Media Cloud is a joint project between UMass-Amherst, Northeastern University, and the Berkman Klein Center for Internet & Society at Harvard University. This position is with Media Cloud’s nonprofit arm, the Media Ecosystems Analysis Group, and you will work closely with members of the team from all centers.
We are a diverse and welcoming community of researchers and technologists who love to engage with hard questions about online media by using a combination of social, computer, and data sciences. You will work with all members of our small team, from senior faculty to junior developers, and thrive in an academic atmosphere that encourages experimentation, constant questioning, and validation at all levels of our platform.
Much of our substantive work focuses on issues of online hate-speech, race, democracy, and health. We strongly encourage women, people of color, and people of any sexual identity to apply.

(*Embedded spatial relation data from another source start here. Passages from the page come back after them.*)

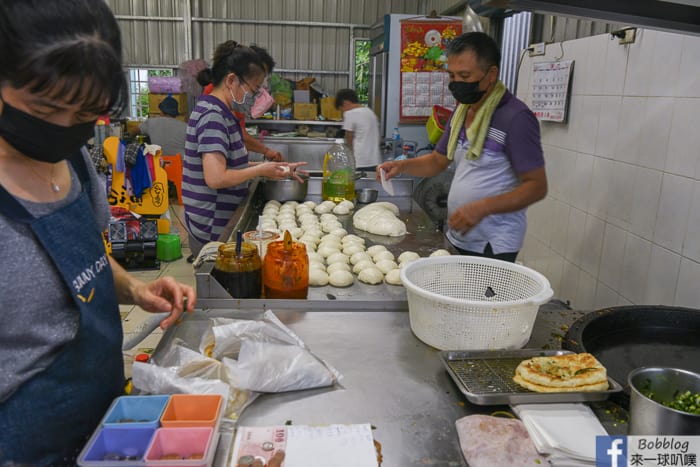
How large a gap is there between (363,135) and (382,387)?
4535 millimetres

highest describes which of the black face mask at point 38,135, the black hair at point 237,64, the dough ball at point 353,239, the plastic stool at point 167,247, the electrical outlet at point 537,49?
the electrical outlet at point 537,49

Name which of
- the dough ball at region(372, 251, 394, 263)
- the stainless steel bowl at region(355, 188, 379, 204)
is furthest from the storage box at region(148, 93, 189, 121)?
the dough ball at region(372, 251, 394, 263)

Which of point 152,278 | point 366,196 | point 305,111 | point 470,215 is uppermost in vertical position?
point 305,111

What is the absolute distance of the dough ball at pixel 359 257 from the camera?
2.24m

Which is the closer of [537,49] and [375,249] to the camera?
[375,249]

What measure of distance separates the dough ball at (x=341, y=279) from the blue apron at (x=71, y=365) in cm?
102

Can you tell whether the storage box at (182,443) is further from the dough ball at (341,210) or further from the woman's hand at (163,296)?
the dough ball at (341,210)

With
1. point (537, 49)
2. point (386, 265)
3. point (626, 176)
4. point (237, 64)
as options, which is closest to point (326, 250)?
point (386, 265)

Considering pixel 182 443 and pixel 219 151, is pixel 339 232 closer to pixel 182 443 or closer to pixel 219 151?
pixel 219 151

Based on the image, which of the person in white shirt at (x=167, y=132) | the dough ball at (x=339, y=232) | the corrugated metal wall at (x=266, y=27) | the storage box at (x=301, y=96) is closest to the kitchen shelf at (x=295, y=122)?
the storage box at (x=301, y=96)

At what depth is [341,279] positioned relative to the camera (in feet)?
6.57

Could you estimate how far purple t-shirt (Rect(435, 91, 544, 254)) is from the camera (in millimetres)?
2094

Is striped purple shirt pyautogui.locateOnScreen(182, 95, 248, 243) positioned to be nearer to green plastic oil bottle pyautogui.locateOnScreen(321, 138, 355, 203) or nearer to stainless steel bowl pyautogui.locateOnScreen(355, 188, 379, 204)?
green plastic oil bottle pyautogui.locateOnScreen(321, 138, 355, 203)

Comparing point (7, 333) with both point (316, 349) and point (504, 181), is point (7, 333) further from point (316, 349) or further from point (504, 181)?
point (504, 181)
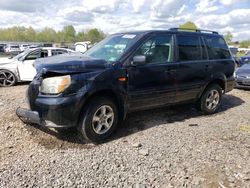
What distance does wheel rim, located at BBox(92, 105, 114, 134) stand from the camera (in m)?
4.31

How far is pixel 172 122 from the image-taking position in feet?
18.2

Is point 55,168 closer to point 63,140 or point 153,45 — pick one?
point 63,140

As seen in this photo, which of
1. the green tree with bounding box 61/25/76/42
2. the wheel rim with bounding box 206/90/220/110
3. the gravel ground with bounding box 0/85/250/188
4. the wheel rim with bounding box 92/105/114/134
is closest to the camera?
the gravel ground with bounding box 0/85/250/188

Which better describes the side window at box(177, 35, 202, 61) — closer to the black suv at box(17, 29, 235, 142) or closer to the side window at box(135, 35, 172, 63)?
the black suv at box(17, 29, 235, 142)

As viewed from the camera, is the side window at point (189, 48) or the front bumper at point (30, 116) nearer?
the front bumper at point (30, 116)

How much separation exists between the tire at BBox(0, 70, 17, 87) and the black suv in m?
5.60

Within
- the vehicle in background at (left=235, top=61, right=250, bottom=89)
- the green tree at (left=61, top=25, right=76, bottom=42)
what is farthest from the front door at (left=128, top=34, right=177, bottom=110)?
the green tree at (left=61, top=25, right=76, bottom=42)

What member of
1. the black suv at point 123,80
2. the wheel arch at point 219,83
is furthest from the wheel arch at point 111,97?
the wheel arch at point 219,83

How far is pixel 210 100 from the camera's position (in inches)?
254

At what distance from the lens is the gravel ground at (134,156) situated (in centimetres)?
336

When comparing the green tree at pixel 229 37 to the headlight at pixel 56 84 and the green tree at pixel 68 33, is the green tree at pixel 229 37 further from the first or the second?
the headlight at pixel 56 84

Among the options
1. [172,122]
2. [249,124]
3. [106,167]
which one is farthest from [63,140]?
[249,124]

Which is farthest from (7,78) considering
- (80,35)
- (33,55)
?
(80,35)

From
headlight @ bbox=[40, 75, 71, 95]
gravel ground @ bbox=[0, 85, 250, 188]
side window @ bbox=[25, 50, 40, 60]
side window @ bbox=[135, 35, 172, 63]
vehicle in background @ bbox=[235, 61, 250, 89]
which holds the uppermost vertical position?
side window @ bbox=[135, 35, 172, 63]
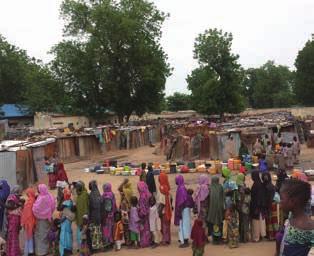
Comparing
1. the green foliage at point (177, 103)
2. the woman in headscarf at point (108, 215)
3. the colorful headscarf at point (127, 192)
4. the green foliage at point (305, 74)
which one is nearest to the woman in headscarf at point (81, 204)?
the woman in headscarf at point (108, 215)

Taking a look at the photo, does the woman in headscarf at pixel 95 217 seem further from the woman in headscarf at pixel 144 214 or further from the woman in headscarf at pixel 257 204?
the woman in headscarf at pixel 257 204

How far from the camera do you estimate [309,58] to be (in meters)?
59.7

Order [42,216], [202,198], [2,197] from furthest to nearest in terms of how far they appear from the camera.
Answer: [2,197], [202,198], [42,216]

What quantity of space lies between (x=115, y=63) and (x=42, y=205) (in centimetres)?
3659

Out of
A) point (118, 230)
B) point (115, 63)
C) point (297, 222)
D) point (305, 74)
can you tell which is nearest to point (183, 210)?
point (118, 230)

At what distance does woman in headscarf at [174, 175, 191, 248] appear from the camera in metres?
9.75

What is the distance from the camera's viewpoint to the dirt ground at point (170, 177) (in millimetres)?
9312

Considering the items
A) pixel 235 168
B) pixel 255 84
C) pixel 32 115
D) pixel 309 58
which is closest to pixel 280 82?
pixel 255 84

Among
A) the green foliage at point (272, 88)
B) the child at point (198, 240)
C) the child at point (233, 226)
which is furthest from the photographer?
the green foliage at point (272, 88)

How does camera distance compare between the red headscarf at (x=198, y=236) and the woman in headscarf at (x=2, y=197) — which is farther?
the woman in headscarf at (x=2, y=197)

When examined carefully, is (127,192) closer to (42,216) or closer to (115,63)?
(42,216)

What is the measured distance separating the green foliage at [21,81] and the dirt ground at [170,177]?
71.5 feet

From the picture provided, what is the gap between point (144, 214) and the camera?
9805mm

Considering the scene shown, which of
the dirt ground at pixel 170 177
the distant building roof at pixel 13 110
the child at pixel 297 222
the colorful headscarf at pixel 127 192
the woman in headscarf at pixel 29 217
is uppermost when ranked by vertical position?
the distant building roof at pixel 13 110
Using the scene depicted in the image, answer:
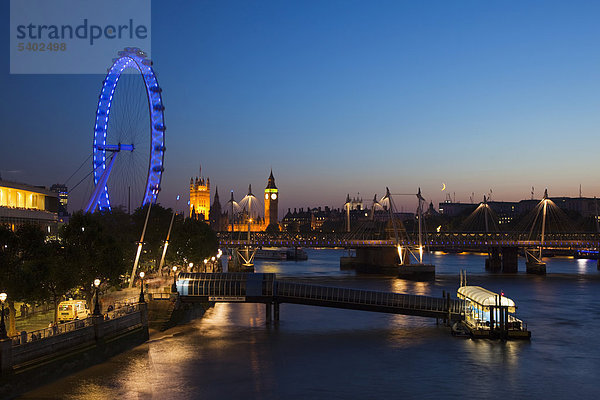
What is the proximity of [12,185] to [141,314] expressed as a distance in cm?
2891

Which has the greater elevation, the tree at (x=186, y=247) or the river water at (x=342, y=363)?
the tree at (x=186, y=247)

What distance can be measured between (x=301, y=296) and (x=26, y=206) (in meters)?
32.3

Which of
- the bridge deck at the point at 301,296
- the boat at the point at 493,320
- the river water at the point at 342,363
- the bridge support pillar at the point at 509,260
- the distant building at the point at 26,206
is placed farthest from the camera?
the bridge support pillar at the point at 509,260

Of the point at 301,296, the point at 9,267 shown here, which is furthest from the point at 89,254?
the point at 301,296

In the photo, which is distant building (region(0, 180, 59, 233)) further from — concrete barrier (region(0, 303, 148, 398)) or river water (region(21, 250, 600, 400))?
concrete barrier (region(0, 303, 148, 398))

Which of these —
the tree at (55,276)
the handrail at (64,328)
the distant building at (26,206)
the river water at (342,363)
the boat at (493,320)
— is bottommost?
the river water at (342,363)

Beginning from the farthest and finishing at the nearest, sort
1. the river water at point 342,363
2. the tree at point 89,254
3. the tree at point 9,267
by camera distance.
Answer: the tree at point 89,254
the tree at point 9,267
the river water at point 342,363

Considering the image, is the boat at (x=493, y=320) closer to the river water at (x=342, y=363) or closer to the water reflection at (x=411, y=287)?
the river water at (x=342, y=363)

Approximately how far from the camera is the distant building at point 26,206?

Our entire team is remote, with team members working all around the world, and we welcome remote workers.
Our upcoming technical roadmap includes ingesting new platforms into our data pipeline, analyzing images from news stories, and incorporating new sources of audience/readership data, as well as ongoing updates to improve the scalability, performance, and reliability of our existing pipeline.
Skills and responsibilities
- work on our server architecture, which collects and processes and allows researchers to analyze these stories via an API; you will approximately spend half your time planning, designing, building and the other half, maintaining and running the project's data pipeline;
- work with senior engineers to establish a technical vision for the project;
- contribute to and follow a technical roadmap to meet research needs and to complete grant deliverables;
- collaborate with other developers, designers, and system administrators in implementing technical roadmap;
- accurately communicate project status internally and externally to our community of users;
- maintain, upgrade and build systems within an existing (rather large) codebase to collect, archive, and analyze content from online media;
- write code that can scale systems to handle ever-expanding data requirements.
- This job is remote friendly.
- Deadline: n/a
- college degree or other domain-specific accreditation, preferably in computer science or data science related field;
- at least two years experience working as a software engineer on big data systems;
- programming fluency — Python required;
- some experience with Linux;
- demonstrated ability to design, build, test, and deploy robust code;
- demonstrated ability to iterate quickly through prototypes;
- demonstrated ability to use data to validate architectural decisions;
- ability to work productively in a virtual environment with remote team members all over the world;
- interest in working on issues related to hate-speech, democracy, gender, race, or health.
- experience implementing and maintaining a production ETL pipeline;
- experience scaling platforms to handle large data sets;
- experience writing web crawlers or API scrapers;
- experience writing, maintaining, and optimizing SQL queries against databases;
- experience working with PostgreSQL and Solr / Lucene in Ubuntu environments;
- experience working with text-based data system (ie. NLP);
- experience working in a modern dev / systems environment including git and docker.